— START SOURCE DOCUMENT —

Projector

Hi everyone,

I´d like to simulate an image been projected in a screen. I´m using Blender 2.79. I can use a spot light, but the projection limits will be always circular… How to make it quadrangular?

Thanks in advance.

Do you need the lightbeam? Maybe you could just add the projected image/video material to the screen object?

Hi, northern87. I don´t need the lightbeam. And I already use this way to apply an image as a projection result, but I´d like to simulate it using a light. But ok. I think I won´t find a way to solve this.

But thank for your reply.

Use a white spot light with a transparent plane in front of it to cover the whole cone. Then apply a texture to the transparent shader. Make sure the block is big enough to actually block, the cone is wide enough to pass cover the image, lamp brightness is high enough and size set to 0:



The upside of this method is the easy node setup, you get inverse square law without any additional node cost, and you can use it to test for shadows blocking the light.

The downside is you have to use a transparency node, and can be frustrating to control if you want to fake a screen response. We see shadow problems during the CAD setup phase, so if rendered I know shadows won’t be an issue. When doing projector screens I don’t care for shadows so I just map the image to the screen but will have to calculate for inverse square manually (bigger image - from a reference size - gets darker, fast).

If you need a visible rectangular lightbeam (I always use white, untextured), use a cube shaped to a pyramid with top at hole and bottom covering the image. Set the object origin to pyramid top (hole) and use object coords to drive some emissive volume setup. You can only to a limited effect simulate many levels of glass on a single “glass’ish” surface due to negated normals going black.

If you want to simulate how a TV screen illuminates a room, you could just use an area light using Geometry/Parametric to drive its texture coordinates. Not suitable for a focused projector light though as it emits in all directions and only close objects would appear “sharply lit”.

— END SOURCE DOCUMENT —

__THE TASKS__
• a. Reproduce word for word the part of the Blender projector discussion that begins at "The upside of" and stops after "gets darker, fast).".
• b. Go on with the Blender projector discussion, picking up right after its last sentence.

— START RAW DATA —

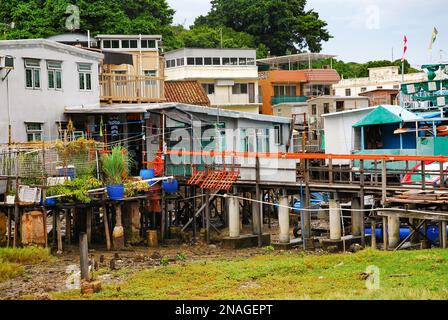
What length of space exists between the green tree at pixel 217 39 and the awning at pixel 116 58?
34559 millimetres

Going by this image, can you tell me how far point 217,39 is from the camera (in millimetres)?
84500

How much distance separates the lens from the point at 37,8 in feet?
207

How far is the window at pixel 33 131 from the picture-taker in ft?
123

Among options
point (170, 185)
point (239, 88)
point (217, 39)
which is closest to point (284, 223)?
point (170, 185)

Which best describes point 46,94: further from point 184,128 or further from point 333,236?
point 333,236

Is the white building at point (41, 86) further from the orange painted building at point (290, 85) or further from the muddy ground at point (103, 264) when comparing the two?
the orange painted building at point (290, 85)

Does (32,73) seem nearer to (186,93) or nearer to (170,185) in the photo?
(170,185)

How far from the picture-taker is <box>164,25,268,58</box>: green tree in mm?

— END RAW DATA —

__OUTPUTS__
• a.
The upside of this method is the easy node setup, you get inverse square law without any additional node cost, and you can use it to test for shadows blocking the light.

The downside is you have to use a transparency node, and can be frustrating to control if you want to fake a screen response. We see shadow problems during the CAD setup phase, so if rendered I know shadows won’t be an issue. When doing projector screens I don’t care for shadows so I just map the image to the screen but will have to calculate for inverse square manually (bigger image - from a reference size - gets darker, fast).

• b.
CarlG, man, I will test your workflow. It seems very interesting. Thanks a lot! I´ll return to tell what I found.

CarlG, it works perfectly! Tank you, very much, man!

I forgot to mention, but another drawback is using a infinitely tiny point source on the spotlamp, something Cycles tend to not like very much. If you can afford to set it up and doesn’t cause any issue, such as when “projecting” onto a main wall, you’d probably be best so set the spotlight to 0 or 1 bounces, with an area light on the wall causing the indirect bounces.

How can I set the bounces for an individual lamp?

Object data for lamp (where you set the lamp type). Size, max bounces, cast shadow and multiple importance.

If it were me, I would simply put the “movie” as a suitably animated texture on some convenient plane, maybe show a brief image of a movie-projector so that the viewer understands that it is there, but completely forget about a “cone of light.” Movie houses are not “smoke-filled rooms” anymore, so you never actually see the light-beam in the air. I think that it adds nothing of value to imitate it, although you certainly can.

A simple, brief, establishing-shot that shows the presence of “what is clearly a movie projector” will be enough – and maybe even that will prove to be unnecessary. If the viewer groks that “it’s a movie,” they probably don’t need to see the projection room at all – unless there’s a bad-guy lurking there, or somesuch.

I have become a strong advocate of the notion that you should “cut your movie together first,” as a way of determining what actually does and does not need to be modeled and rendered. The timing and pacing of the show is most-important, and very often “less is more.” You can crank-out “OpenGL Preview” renders very quickly, with nothing more than a properly-sized box to stand-in for the projector, until you have determined that you actually need it and, if so, how much of it you actually need.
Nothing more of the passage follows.